Anti-Flag – American Reckoning


Anti-Flag is an institution and a treasure of American punk rock. The kind of band we need more bands to emulate and follow in 2018. After two very good albums of anthemic, activist pop-punk the band has mined for almost 30 years with American Spring and American Fall (both Spinefarm), the question is where to go next? The band chose to switch things up and have made an all acoustic album from the best of their last two albums and some well-chosen covers for American Reckoning. Although the “punk goes acoustic” isn’t new or a trend, it’s a good way to re-imagine these tracks the band is not quite done with yet.

Right off the bat, it’s refreshing to hear these songs stripped-down. You can see how much effort and talent went into writing them to begin with since they still work. One can’t help think of a Social Distortion vibe here, which is fine by me. Not much drumming to be found at all, just crisp acoustics, smooth bass guitars and amazing singing. The band has always been tight live, but some of their harmonies get lost behind a wall of sound. Not on this album.

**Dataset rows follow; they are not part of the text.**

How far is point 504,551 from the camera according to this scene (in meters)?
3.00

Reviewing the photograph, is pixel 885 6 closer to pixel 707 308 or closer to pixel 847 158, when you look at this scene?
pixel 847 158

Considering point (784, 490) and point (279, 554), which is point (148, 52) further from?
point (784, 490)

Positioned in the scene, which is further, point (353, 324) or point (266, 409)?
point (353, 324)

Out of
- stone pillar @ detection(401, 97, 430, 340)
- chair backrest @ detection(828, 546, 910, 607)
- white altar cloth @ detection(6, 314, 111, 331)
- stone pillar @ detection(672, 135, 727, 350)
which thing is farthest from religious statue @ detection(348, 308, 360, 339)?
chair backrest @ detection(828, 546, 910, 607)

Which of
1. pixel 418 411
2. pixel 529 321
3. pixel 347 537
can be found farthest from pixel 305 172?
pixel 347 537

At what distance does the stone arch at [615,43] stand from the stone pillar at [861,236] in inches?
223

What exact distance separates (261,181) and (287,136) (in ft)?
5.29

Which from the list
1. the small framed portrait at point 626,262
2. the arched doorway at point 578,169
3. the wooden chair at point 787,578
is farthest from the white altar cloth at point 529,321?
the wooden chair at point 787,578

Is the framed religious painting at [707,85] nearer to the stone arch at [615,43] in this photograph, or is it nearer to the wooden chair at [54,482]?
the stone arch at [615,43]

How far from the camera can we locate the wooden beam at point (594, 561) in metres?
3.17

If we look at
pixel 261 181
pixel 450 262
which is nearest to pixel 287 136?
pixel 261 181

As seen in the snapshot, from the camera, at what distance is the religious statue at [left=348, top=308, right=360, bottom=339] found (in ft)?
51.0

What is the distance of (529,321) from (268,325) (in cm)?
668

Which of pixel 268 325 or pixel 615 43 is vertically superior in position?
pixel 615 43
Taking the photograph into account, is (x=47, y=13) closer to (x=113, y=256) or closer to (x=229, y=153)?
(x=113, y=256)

The tracks blend well, with the best being ‘Trouble Follows Me’, ‘American Attraction’, ‘Set Yourself On Fire’, the epic ‘Brandenburg Gate’, and ‘Racists’. If you hear the latter track, and you are not emotionally riveted, you might, in fact, be a racist. In this setting, the song is even more raw and poignant.

The record closes with three interesting covers. Covering John Lennon’s ‘Gimme Some Truth’ is a good call since it’s a deep cut from Imagine. More straight up punk rock now with the full band, it almost seems like it should have always been a punk song. The Buffalo Springfield cover of ‘For What It’s Worth’ is fine, but it’s been done a lot. It might be fun to hear this live. The closer is a rousing cover of Cheap Trick’s ‘Surrender’, complete with a little nod to That 70s Show in the coda. Justin Sane, doing his best Robin Zander is flat-out amazing. Pretty mint.

This is a good stopgap release while Anti-Flag reloads for battle with their next release.